14. Learned counsel for the appellants would contend that the amount awarded by the Tribunal is excessive and the same is liable to be reduced. It is seen from the evidence of P.W.1 - claimant that the deceased was her only son. As per the post mortem certificate Ex.P.4, the deceased was aged about 50 years at the time of accident. He was a bachelor and Doctor by profession. At the time of the accident he was working as a Doctor in Meenakshi Mission Hospital, Madurai. He completed his M.B.B.S., course in 1963 as evidenced from Ex.P.7. It is further seen from the evidence of P.W.1 that thereafter, he went to London and worked as a Doctor for 12 years and returned to Madurai in 1990. It is also seen that the deceased has served in Military between 1963 and 1965. Ex.P.11 shows that he was also successful in M.D. Course. Exs.P.16 and 17 show that he was employed as a Doctor in Phaudinor, U.S.A., Thereafter, he went to London for higher studies. She also produced documents to show that he paid substantial amount towards income-tax when he was in U.S.A., and U.K., P.W.3, an administrative Officer in the Madurai Meenakshi Mission Hospital explained the salary and payment made to the deceased. Considering all the above aspects, including higher qualification in medicine, promotional aspects etc., the Tribunal has concluded that the deceased would have earned Rs.10,000/- per month, but for the accident. From and out of the said amount, the Tribunal has concluded that the deceased would have atleast contributed Rs.4,000/- per month to his mother. Taking note of the fact that on the date of the accident the claimant was 7 2 years old and the deceased was 51 years old, by applying the multiplier of 6 the Tribunal arrived at Rs.2,88,000/- as pecuniary loss to the claimant. After adding Rs.10,000/- towards loss of estate, another Rs.10,000/- towards loss of love and affection and Rs.2,000/- towards funeral expenses, the Tribunal passed an award for Rs.3,10,000/- with interest at the rate of 12% per annum. Considering the fact that the deceased was a qualified Doctor, having worked in U.S.A., and U.K., and his last income as explained by P.W.3 and of the fact that the deceased was 51 years old at the time of the accident and the claimant is 72 years old, we are of the view that the award amount cannot be said to be either excessive or unreasonable. On the other hand, we are in agreement with the amount arrived at by the Tribunal. Accordingly, we confirm the same.

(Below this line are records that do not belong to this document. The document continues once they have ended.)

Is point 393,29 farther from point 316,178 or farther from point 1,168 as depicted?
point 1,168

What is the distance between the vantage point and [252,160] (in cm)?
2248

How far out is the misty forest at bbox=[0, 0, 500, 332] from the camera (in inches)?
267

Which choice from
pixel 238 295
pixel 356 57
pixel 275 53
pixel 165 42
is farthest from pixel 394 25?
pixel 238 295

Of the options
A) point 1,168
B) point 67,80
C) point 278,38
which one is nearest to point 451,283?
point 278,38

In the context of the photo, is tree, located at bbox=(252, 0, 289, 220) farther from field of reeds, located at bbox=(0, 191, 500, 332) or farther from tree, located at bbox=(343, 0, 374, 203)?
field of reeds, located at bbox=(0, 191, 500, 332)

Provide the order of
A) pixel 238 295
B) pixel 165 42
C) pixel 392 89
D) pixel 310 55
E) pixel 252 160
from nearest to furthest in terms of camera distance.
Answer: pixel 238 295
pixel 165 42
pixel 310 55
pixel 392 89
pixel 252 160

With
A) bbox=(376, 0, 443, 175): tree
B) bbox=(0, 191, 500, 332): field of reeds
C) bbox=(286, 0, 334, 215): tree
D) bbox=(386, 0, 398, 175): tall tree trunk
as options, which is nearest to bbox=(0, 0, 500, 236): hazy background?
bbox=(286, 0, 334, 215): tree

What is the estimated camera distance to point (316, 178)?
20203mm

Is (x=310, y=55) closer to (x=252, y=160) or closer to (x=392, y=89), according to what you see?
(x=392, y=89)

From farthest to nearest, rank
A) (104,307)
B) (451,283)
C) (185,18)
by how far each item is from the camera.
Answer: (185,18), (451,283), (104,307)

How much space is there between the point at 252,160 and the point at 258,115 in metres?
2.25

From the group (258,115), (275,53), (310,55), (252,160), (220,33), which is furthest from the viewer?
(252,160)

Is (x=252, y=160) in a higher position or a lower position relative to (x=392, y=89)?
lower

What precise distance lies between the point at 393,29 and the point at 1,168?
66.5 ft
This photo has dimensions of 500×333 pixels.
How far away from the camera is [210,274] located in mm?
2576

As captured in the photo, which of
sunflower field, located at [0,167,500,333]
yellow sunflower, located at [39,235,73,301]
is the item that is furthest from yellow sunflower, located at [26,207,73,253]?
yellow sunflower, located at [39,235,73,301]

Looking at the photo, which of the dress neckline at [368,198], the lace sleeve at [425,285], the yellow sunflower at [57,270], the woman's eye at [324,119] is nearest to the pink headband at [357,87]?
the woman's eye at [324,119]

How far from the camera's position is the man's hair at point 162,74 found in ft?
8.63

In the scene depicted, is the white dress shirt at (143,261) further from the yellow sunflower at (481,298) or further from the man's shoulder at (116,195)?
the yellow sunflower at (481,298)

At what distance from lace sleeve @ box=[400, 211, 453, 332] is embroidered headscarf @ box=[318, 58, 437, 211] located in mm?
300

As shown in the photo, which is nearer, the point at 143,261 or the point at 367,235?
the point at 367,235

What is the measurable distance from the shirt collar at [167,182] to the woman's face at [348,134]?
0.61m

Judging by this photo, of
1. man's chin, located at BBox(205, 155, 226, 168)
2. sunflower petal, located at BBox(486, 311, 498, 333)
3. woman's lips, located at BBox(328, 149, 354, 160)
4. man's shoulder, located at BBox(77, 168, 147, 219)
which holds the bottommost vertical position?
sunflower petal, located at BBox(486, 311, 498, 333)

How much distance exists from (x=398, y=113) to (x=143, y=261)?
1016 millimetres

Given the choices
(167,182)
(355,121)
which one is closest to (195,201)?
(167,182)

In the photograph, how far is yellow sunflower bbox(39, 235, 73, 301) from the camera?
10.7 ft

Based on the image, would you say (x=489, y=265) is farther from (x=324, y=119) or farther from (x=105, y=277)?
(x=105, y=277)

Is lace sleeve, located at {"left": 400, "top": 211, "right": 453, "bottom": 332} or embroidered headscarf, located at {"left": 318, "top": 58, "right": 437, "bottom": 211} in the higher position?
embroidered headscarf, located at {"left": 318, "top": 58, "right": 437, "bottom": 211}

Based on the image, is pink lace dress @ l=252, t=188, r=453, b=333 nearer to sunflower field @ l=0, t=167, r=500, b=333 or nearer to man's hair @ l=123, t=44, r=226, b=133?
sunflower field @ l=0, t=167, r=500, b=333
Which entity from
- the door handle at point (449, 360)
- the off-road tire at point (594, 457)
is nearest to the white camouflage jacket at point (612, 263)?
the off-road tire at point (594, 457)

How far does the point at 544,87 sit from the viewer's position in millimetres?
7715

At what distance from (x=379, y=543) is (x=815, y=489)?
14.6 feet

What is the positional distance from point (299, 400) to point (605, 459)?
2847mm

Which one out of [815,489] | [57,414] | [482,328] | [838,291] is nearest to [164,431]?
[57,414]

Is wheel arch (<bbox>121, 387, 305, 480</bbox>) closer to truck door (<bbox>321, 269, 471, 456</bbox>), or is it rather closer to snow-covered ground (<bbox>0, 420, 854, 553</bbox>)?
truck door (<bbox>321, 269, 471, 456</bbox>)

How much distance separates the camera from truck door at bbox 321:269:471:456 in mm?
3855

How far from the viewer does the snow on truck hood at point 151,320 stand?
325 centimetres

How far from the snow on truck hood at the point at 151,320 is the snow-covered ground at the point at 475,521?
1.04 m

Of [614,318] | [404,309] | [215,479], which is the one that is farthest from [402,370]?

15. Though relying on the recent judgments of the Supreme Court, learned counsel for the appellants contended that the rate of interest, namely 12% per annum is on the higher side, considering the fact that the accident had occurred on 25.01.1992 and also of the fact that the said objection was not taken in the memorandum of appeal grounds, we are not inclined to disturb the rate of interest as awarded by the Tribunal. Accordingly, we reject the said contention also.
In the light of what is stated above, we do not find any merit in the appeal; consequently, the same is dismissed. No costs.
Index:Yes Internet:Yes kh To
1. The 4th Additional Subordinate Judge (MACT), Madurai (with records).
2. The S.O., V.R. Section, High Court, Madras.